-- CONSIGNE --
Pouvez-vous extraire tous les items ci-dessous en recopiant chaque ligne à l'identique, sans rien modifier ?

-- DONNÉES À TRAITER --
···

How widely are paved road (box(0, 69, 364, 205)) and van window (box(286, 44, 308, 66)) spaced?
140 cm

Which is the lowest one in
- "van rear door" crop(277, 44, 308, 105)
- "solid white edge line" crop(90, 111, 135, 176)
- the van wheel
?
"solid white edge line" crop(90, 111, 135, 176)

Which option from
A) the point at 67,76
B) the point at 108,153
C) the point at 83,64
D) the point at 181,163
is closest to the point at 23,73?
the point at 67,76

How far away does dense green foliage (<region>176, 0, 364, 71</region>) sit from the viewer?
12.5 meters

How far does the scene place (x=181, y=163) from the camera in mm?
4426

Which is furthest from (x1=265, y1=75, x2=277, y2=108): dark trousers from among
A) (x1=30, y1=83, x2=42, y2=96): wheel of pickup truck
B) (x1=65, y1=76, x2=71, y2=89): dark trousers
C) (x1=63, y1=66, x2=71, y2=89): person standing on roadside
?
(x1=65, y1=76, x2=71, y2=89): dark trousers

···

-- CORRIGÉ --
How widely are paved road (box(0, 69, 364, 205)) and van window (box(286, 44, 308, 66)) spaced?
140 cm

Which is the lowest one in
- "van rear door" crop(277, 44, 308, 105)
- "solid white edge line" crop(90, 111, 135, 176)
- the van wheel
?
"solid white edge line" crop(90, 111, 135, 176)

Which option from
A) the point at 67,76
B) the point at 108,153
C) the point at 83,64
D) the point at 181,163
is closest to the point at 23,73?
the point at 67,76

How far away does dense green foliage (<region>176, 0, 364, 71</region>) sit from the viewer?
12.5 meters

How far does the scene place (x=181, y=163) from the camera in mm?
4426

Which is furthest from (x1=265, y1=75, x2=277, y2=108): dark trousers from among
A) (x1=30, y1=83, x2=42, y2=96): wheel of pickup truck
B) (x1=65, y1=76, x2=71, y2=89): dark trousers
C) (x1=63, y1=66, x2=71, y2=89): person standing on roadside
?
(x1=65, y1=76, x2=71, y2=89): dark trousers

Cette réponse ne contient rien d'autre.